- Textauszug:
════════════════

Ihr dürft euch nicht wundern, wenn ich von ätherischen Elementen spreche, die der Nahrung entnommen werden sollen. Eine Frucht zum Beispiel besteht aus festen, flüssigen, gasförmigen und ätherischen Stoffen. Jeder kennt die festen und die flüssigen Stoffe, aber nur wenige kümmern sich um die viel feineren Duftstoffe, die dem Bereich der Luft angehören. Die ätherische Seite jedoch, die mit den Farben der Frucht und vor allem mit ihrer Lebenskraft verbunden ist, wird vollkommen ignoriert und vernachlässigt. Doch gerade sie ist von größter Wichtigkeit, denn mit den ätherischen Teilchen der Nahrung nährt der Mensch seine feinstofflichen Körper.
Der Mensch besitzt nicht nur einen physischen, sondern noch andere, viel feinere Körper, die Sitz seiner psychischen und spirituellen Fähigkeiten sind (Äther-, Astral-, Mental-, Kausal-, Buddha- und Atmanleib).2 Deshalb stellt sich ihm die Frage, wie er diese feinstofflichen Körper, die durch seine Unwissenheit oft ohne Nahrung bleiben, ernähren soll. Er weiß ungefähr, was er seinem physischen Körper geben muss (ich sage: ungefähr, denn die meisten Menschen essen Fleisch und schädigen damit ihre physische und psychische Gesundheit), aber er ist unfähig, seine anderen Körper zu ernähren: den Ätherleib (oder Vitalkörper), den Astralleib (Sitz der Gefühle und Empfindungen), den Mentalleib (Sitz des Intellekts) und noch viel weniger die anderen höheren Körper.

════════════════

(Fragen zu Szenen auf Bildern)

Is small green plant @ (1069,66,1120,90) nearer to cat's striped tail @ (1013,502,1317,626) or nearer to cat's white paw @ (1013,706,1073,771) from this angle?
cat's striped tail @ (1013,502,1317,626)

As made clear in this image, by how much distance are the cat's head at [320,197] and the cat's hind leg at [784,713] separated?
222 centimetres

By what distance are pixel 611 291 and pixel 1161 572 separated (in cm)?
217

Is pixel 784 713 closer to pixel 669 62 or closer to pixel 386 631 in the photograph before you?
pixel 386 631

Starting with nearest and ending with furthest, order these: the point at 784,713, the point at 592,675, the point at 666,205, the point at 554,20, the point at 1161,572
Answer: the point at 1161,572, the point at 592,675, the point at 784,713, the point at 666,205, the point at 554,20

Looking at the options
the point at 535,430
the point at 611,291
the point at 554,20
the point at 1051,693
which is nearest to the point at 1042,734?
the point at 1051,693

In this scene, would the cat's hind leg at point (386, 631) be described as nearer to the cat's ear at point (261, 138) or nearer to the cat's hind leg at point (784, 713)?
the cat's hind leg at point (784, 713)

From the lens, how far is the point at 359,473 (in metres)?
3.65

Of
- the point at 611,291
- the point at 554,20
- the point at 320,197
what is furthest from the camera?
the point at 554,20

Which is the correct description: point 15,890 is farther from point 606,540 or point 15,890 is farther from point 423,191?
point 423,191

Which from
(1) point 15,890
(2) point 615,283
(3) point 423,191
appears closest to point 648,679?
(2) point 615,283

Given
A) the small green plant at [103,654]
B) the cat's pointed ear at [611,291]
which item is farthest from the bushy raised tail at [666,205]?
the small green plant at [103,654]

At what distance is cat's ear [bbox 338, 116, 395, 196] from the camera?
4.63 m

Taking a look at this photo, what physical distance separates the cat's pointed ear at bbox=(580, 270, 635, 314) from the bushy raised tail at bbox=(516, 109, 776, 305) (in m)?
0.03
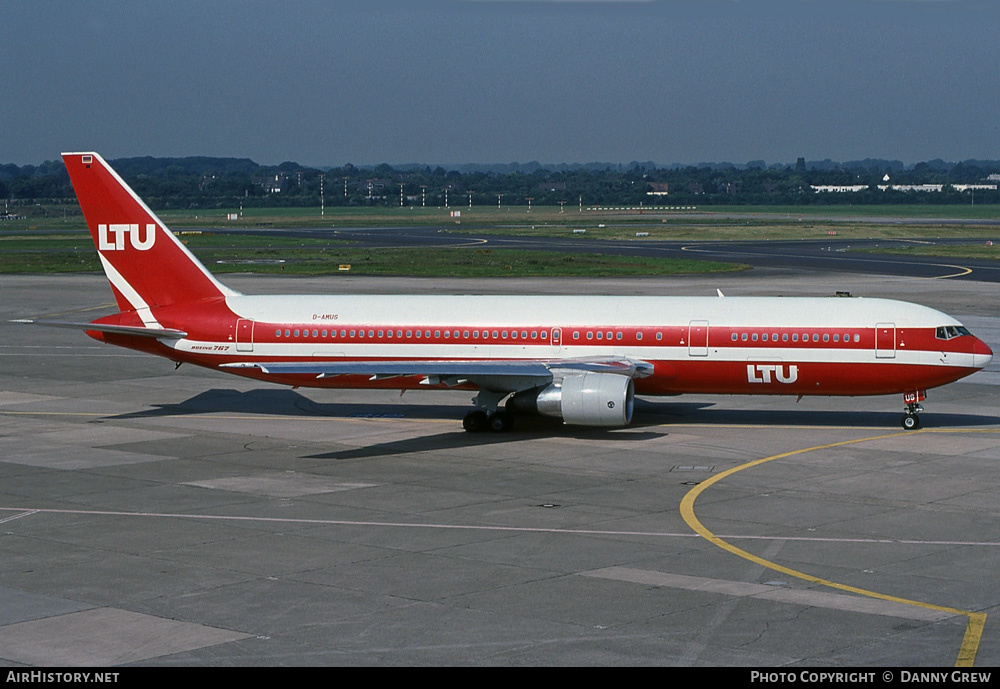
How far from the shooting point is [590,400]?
4019 centimetres

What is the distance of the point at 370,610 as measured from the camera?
2330 centimetres

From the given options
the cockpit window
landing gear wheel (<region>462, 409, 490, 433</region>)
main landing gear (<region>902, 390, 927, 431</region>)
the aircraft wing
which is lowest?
landing gear wheel (<region>462, 409, 490, 433</region>)

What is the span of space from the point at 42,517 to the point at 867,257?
110m

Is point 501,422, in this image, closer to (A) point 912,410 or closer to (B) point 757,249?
(A) point 912,410

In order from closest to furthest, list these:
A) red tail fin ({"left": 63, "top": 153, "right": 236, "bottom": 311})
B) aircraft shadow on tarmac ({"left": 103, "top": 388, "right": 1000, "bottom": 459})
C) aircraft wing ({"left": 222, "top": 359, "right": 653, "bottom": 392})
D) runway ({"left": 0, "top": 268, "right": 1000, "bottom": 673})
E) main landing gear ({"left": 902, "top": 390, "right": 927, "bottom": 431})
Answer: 1. runway ({"left": 0, "top": 268, "right": 1000, "bottom": 673})
2. aircraft wing ({"left": 222, "top": 359, "right": 653, "bottom": 392})
3. aircraft shadow on tarmac ({"left": 103, "top": 388, "right": 1000, "bottom": 459})
4. main landing gear ({"left": 902, "top": 390, "right": 927, "bottom": 431})
5. red tail fin ({"left": 63, "top": 153, "right": 236, "bottom": 311})

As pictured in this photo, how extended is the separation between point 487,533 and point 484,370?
12.5 metres

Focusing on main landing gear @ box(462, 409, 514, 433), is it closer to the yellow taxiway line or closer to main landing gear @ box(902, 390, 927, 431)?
the yellow taxiway line

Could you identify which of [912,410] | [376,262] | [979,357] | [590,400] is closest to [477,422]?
[590,400]

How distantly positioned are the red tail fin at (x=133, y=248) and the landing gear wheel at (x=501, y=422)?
11.5 metres

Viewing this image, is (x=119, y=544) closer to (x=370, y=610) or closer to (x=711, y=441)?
(x=370, y=610)

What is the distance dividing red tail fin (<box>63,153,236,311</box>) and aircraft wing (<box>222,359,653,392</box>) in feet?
18.5

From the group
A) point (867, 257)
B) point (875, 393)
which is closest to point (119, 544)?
point (875, 393)

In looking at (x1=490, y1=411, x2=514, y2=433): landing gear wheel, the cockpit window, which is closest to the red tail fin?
(x1=490, y1=411, x2=514, y2=433): landing gear wheel

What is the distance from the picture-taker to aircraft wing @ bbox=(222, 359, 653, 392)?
40625 millimetres
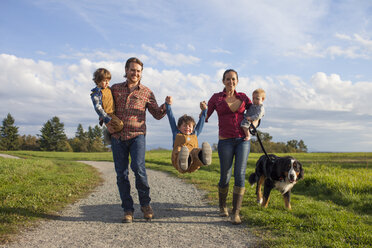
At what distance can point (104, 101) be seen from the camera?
5.39 metres

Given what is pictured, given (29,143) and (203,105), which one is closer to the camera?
(203,105)

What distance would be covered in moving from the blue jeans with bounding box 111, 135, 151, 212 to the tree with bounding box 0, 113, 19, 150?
85141mm

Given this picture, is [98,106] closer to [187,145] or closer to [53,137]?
[187,145]

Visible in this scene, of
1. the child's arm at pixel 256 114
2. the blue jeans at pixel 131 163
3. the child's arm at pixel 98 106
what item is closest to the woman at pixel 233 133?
the child's arm at pixel 256 114

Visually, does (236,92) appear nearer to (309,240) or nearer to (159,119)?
(159,119)

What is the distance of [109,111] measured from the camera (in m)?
5.43

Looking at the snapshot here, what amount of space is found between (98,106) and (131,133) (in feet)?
2.58

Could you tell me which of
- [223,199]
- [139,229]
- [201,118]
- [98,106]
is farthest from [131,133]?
[223,199]

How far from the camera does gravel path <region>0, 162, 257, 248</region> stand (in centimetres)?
436

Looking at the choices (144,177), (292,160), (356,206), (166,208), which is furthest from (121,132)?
(356,206)

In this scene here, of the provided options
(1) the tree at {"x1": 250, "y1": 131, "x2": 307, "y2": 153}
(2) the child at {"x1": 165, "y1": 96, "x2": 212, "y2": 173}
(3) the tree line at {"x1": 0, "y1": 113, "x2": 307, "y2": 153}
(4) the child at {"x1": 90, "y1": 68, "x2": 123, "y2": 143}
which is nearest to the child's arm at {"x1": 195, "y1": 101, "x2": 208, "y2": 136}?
(2) the child at {"x1": 165, "y1": 96, "x2": 212, "y2": 173}

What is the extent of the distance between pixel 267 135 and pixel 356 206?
6311cm

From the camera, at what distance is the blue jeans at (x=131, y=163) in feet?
17.8

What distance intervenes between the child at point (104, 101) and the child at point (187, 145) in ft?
3.47
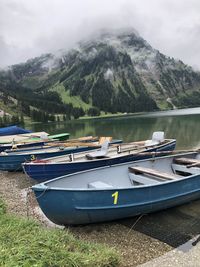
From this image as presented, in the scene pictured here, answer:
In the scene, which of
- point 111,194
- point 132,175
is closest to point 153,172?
point 132,175

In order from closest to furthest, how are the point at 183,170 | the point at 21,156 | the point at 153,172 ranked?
the point at 153,172
the point at 183,170
the point at 21,156

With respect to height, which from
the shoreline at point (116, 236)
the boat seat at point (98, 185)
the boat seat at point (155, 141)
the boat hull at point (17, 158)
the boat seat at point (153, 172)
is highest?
the boat seat at point (155, 141)

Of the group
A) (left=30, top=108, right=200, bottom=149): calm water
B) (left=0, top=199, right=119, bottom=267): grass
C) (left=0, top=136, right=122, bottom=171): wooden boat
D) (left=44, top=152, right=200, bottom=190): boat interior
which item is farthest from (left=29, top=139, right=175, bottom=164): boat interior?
(left=30, top=108, right=200, bottom=149): calm water

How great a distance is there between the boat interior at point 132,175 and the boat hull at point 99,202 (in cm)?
57

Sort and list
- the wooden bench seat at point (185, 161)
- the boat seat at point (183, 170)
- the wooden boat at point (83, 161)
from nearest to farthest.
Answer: the boat seat at point (183, 170), the wooden bench seat at point (185, 161), the wooden boat at point (83, 161)

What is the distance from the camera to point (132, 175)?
16297mm

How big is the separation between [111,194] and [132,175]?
435cm

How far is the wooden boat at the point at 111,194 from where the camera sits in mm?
11797

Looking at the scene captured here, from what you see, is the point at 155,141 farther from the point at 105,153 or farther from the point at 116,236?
the point at 116,236

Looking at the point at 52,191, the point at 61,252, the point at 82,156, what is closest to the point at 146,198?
the point at 52,191

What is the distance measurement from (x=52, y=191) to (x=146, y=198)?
14.4 feet

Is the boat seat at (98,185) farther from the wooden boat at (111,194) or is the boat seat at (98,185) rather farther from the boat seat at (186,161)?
the boat seat at (186,161)

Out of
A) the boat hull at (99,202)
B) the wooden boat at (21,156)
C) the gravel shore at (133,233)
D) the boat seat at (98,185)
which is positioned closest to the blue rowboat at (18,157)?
the wooden boat at (21,156)

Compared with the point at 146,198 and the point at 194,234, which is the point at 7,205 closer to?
the point at 146,198
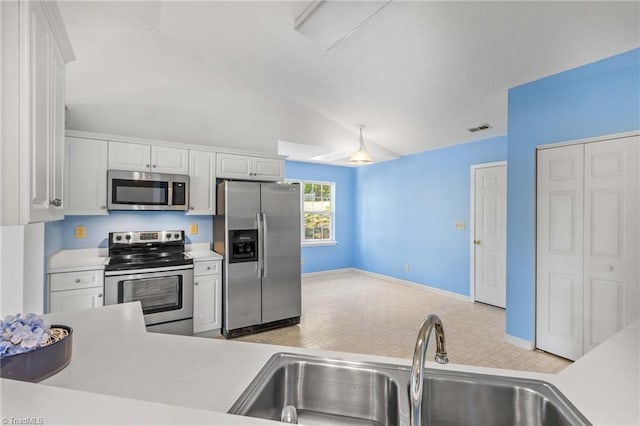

════════════════

- Zu erledigende Aufgaben:
1 - Gib aus dem Text über ätherische Nahrung alles von „Der Mensch besitzt“ bis hin zu „anderen höheren Körper.“ unverändert wieder.
2 - Welcher Körper ist laut dem Text über ätherische Nahrung der Sitz des Intellekts?

- Antworten pro Aufgabe:
1 -
Der Mensch besitzt nicht nur einen physischen, sondern noch andere, viel feinere Körper, die Sitz seiner psychischen und spirituellen Fähigkeiten sind (Äther-, Astral-, Mental-, Kausal-, Buddha- und Atmanleib).2 Deshalb stellt sich ihm die Frage, wie er diese feinstofflichen Körper, die durch seine Unwissenheit oft ohne Nahrung bleiben, ernähren soll. Er weiß ungefähr, was er seinem physischen Körper geben muss (ich sage: ungefähr, denn die meisten Menschen essen Fleisch und schädigen damit ihre physische und psychische Gesundheit), aber er ist unfähig, seine anderen Körper zu ernähren: den Ätherleib (oder Vitalkörper), den Astralleib (Sitz der Gefühle und Empfindungen), den Mentalleib (Sitz des Intellekts) und noch viel weniger die anderen höheren Körper.

2 - Der Mentalleib.